Sistem kesehatan masyarakat Myanmar tidak mampu menghadapi hal ini, karena pengeluaran pemerintah untuk kesehatan telah menurun hingga setara dengan hanya 60 sen AS per orang di bawah pemerintahan militer, meskipun pengeluaran tersebut telah meningkat secara signifikan di bawah pemerintahan kuasi-sipil yang mengambil alih kekuasaan pada tahun 2011. sepertiga kota-kota, hampir tidak ada layanan kesehatan masyarakat selama bertahun-tahun.
Hal ini merupakan isu yang penting secara regional, karena Myanmar memiliki populasi sementara yang besar di wilayah perbatasannya, termasuk etnis minoritas yang terpaksa mengungsi akibat pertempuran dan pekerja migran yang melintasi perbatasan.
“Jelas bahwa negara dengan sistem kesehatan yang cacat kronis ini sangat membutuhkan perhatian tambahan,” kata Daniel.
Resistensi terhadap artemisinin dapat dipicu oleh beberapa faktor: keterlambatan dalam pemberian pengobatan, penggunaan obat palsu atau di bawah standar, dan peresepan artemisinin sendiri dibandingkan dengan obat lain yang memiliki masa kerja lebih lama untuk memastikan bahwa semua parasit pembawa malaria ada dalam aliran darah pasien. terbunuh.

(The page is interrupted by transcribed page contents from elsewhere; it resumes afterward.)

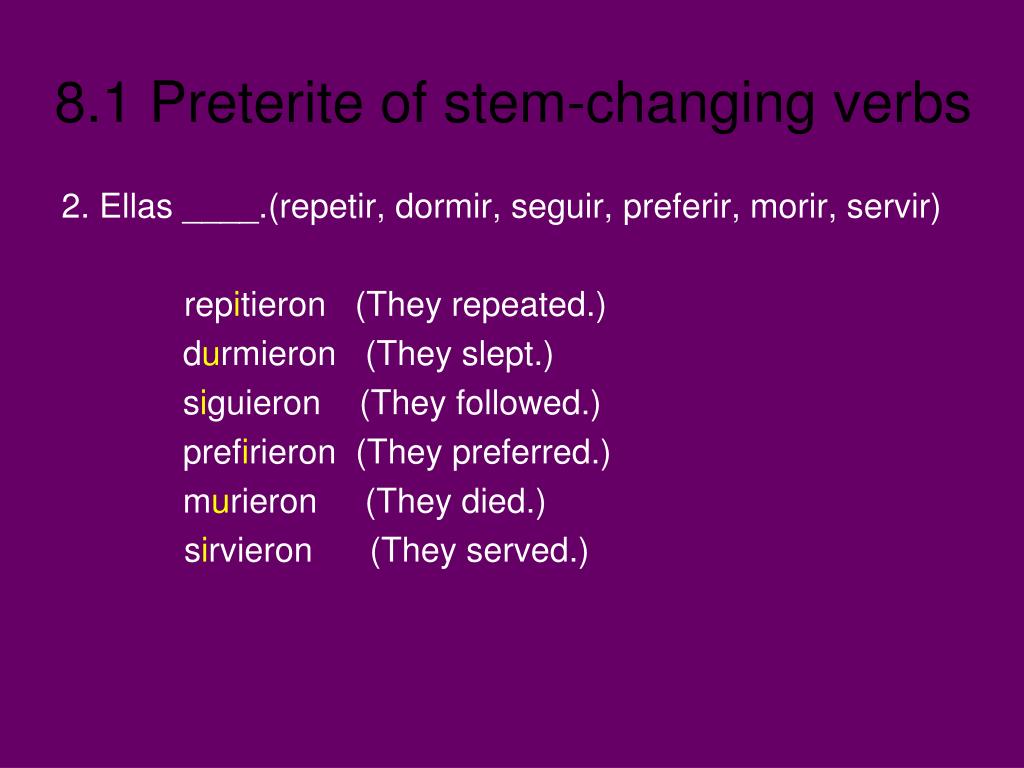 8.1 Preterite of stem-changing verbs

2. Ellas ____.(repetir, dormir, seguir, preferir, morir, servir)

repitieron (They repeated.)
durmieron (They slept.)
siguieron (They followed.)
prefirieron (They preferred.)
murieron (They died.)
sirvieron (They served.)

Kamboja dan Laos telah melarang penggunaan monoterapi tersebut, dan militer Myanmar, yang memproduksi obat-obatan tersebut, mengumumkan pada bulan Juni bahwa mereka akan menghentikan produksinya pada awal tahun 2014. Hal ini sejalan dengan dorongan global PBB untuk melakukan pengujian, pengobatan, dan penelusuran kasus malaria yang tepat guna mencegah penyebaran penyakit tersebut.
Pusat Studi Strategis dan Internasional mendukung keterlibatan dan bantuan AS yang lebih besar untuk bidang kesehatan dan pemberantasan malaria di wilayah Mekong, khususnya di Myanmar, di mana Washington berada di garis depan dalam meningkatkan bantuan internasional seiring dengan pelonggaran sanksi sebagai imbalan atas reformasi demokrasi.
Kelompok pemikir berhaluan tengah ini berpendapat bahwa hal ini dapat meningkatkan profil Amerika di Asia Tenggara dengan cara yang akan menguntungkan orang-orang yang membutuhkan dan tidak dilihat sebagai ancaman terhadap saingan strategisnya, Tiongkok.
Namun mendapatkan lebih banyak dana tidak akan mudah pada saat Washington memotong program-program untuk masyarakat miskin di negaranya. Amerika Serikat telah menjadi kontributor utama dalam upaya internasional melawan malaria, dan di Myanmar, Amerika menjanjikan bantuan kesehatan sebesar $20 juta per tahun di bawah program bantuan bilateral yang baru saja dilanjutkan.